"""
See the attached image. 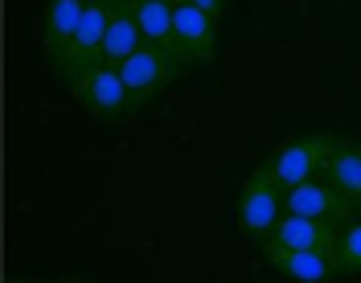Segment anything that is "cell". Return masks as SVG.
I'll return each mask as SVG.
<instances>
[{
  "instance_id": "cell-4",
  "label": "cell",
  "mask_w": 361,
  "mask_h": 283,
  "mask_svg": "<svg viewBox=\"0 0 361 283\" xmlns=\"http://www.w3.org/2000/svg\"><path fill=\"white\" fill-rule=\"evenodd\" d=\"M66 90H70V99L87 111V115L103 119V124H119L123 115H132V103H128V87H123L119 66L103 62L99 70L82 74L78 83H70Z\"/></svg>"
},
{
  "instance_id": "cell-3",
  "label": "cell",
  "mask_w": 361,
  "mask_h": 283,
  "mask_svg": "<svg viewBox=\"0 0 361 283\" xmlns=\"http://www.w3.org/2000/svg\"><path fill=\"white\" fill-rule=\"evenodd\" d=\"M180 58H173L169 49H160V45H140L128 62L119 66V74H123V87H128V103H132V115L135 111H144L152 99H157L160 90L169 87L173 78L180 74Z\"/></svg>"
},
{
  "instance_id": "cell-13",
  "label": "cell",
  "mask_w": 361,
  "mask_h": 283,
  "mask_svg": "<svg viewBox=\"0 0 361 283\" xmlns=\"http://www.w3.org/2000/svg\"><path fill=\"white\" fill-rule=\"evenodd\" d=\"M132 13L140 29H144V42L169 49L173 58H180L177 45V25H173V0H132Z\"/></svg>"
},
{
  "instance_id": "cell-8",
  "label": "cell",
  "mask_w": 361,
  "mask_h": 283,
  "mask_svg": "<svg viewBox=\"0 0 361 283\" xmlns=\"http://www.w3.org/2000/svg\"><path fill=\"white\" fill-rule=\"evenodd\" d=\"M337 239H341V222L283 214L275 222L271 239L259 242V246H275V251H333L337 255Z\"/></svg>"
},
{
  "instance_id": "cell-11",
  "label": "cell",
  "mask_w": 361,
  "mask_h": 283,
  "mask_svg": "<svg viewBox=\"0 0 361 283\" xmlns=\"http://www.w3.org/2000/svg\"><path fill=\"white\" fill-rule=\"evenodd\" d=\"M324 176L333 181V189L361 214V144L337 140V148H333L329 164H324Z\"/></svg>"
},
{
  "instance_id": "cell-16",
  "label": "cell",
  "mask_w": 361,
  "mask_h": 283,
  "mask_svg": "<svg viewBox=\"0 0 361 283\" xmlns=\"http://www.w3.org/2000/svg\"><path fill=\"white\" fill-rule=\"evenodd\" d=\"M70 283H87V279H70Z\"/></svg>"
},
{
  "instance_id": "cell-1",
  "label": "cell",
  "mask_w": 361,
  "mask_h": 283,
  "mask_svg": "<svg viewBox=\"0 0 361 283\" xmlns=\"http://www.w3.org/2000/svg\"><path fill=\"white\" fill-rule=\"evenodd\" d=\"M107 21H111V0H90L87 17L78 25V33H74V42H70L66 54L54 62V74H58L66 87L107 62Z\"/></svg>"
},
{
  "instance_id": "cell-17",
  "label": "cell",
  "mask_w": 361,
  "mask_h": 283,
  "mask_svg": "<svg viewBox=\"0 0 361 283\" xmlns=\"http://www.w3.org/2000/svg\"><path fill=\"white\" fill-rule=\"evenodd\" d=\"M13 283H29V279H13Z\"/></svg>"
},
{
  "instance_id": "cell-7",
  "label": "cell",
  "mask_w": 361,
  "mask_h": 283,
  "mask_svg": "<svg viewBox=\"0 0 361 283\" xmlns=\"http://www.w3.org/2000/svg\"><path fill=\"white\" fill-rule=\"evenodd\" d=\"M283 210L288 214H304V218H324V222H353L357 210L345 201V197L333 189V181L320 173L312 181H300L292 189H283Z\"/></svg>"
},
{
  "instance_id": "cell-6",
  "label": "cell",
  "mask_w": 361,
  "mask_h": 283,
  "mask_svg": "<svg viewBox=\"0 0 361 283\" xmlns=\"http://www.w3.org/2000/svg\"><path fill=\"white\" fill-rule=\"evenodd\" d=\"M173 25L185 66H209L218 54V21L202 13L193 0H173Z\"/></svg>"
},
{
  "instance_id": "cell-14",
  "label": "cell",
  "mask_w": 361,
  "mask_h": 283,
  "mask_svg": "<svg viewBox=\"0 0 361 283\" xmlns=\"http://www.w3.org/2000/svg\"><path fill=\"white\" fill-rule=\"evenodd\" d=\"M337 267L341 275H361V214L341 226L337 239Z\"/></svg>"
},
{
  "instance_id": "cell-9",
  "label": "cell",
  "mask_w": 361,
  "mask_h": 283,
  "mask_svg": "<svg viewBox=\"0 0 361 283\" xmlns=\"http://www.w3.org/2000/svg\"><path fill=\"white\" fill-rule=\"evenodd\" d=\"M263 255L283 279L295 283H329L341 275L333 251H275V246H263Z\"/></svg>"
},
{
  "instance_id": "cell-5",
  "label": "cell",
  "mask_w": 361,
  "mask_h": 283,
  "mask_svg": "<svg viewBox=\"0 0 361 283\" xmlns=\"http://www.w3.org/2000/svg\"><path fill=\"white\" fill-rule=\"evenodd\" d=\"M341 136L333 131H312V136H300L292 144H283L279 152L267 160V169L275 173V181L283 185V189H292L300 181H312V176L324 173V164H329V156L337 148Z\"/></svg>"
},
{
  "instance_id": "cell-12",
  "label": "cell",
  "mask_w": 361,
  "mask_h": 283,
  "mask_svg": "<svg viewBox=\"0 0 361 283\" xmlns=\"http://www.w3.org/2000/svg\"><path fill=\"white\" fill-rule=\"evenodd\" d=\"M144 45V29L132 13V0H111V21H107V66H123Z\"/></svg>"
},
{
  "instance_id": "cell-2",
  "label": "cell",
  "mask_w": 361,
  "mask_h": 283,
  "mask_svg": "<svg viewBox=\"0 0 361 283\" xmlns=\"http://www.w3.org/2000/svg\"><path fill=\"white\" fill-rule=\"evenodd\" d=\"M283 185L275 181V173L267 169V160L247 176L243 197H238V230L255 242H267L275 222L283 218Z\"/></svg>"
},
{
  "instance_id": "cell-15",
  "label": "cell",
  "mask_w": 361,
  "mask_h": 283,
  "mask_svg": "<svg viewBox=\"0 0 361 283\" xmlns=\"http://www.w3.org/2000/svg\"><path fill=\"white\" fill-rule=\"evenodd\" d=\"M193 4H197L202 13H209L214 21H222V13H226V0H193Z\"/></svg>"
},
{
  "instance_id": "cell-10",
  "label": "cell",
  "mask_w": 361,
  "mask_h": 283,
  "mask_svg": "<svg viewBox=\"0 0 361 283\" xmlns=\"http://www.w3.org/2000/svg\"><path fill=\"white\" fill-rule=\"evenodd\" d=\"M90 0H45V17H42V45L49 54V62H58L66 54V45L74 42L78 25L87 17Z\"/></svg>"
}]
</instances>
"""
"""
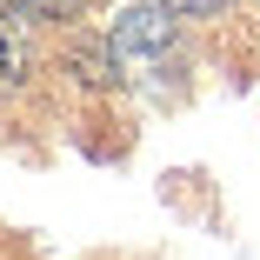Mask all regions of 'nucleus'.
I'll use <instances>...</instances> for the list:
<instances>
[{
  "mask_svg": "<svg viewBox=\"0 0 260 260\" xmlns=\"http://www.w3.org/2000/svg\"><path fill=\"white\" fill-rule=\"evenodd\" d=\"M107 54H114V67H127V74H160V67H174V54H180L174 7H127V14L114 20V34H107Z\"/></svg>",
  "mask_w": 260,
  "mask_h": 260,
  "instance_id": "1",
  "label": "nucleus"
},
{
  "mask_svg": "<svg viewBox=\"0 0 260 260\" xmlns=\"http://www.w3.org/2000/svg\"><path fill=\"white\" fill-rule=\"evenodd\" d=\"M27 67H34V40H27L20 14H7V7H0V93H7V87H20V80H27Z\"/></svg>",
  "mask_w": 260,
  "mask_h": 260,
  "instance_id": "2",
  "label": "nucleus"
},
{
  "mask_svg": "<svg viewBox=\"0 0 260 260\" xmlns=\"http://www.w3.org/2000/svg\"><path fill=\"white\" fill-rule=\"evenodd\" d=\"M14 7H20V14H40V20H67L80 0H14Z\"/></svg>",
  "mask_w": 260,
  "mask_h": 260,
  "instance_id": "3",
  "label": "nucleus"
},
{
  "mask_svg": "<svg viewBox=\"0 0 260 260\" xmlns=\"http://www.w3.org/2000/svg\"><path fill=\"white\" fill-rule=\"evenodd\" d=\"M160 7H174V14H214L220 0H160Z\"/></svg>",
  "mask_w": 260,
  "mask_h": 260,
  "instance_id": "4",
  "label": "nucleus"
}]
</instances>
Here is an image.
"""
## [Written exercise]
Write out again the lines between the one holding "Mask all regions of 'nucleus'." and the one holding "Here is an image.", inclusive, putting "category" wherever "label" appears and changing nothing else. Leave the pictures out of your answer.

## [The solution]
Mask all regions of 'nucleus'.
I'll use <instances>...</instances> for the list:
<instances>
[{
  "mask_svg": "<svg viewBox=\"0 0 260 260\" xmlns=\"http://www.w3.org/2000/svg\"><path fill=\"white\" fill-rule=\"evenodd\" d=\"M107 54H114V67H127V74H160V67H174V54H180L174 7H127V14L114 20V34H107Z\"/></svg>",
  "mask_w": 260,
  "mask_h": 260,
  "instance_id": "1",
  "category": "nucleus"
},
{
  "mask_svg": "<svg viewBox=\"0 0 260 260\" xmlns=\"http://www.w3.org/2000/svg\"><path fill=\"white\" fill-rule=\"evenodd\" d=\"M27 67H34V40H27L20 14H7V7H0V93H7V87H20V80H27Z\"/></svg>",
  "mask_w": 260,
  "mask_h": 260,
  "instance_id": "2",
  "category": "nucleus"
},
{
  "mask_svg": "<svg viewBox=\"0 0 260 260\" xmlns=\"http://www.w3.org/2000/svg\"><path fill=\"white\" fill-rule=\"evenodd\" d=\"M14 7H20V14H40V20H67L80 0H14Z\"/></svg>",
  "mask_w": 260,
  "mask_h": 260,
  "instance_id": "3",
  "category": "nucleus"
},
{
  "mask_svg": "<svg viewBox=\"0 0 260 260\" xmlns=\"http://www.w3.org/2000/svg\"><path fill=\"white\" fill-rule=\"evenodd\" d=\"M160 7H174V14H214L220 0H160Z\"/></svg>",
  "mask_w": 260,
  "mask_h": 260,
  "instance_id": "4",
  "category": "nucleus"
}]
</instances>
Here is an image.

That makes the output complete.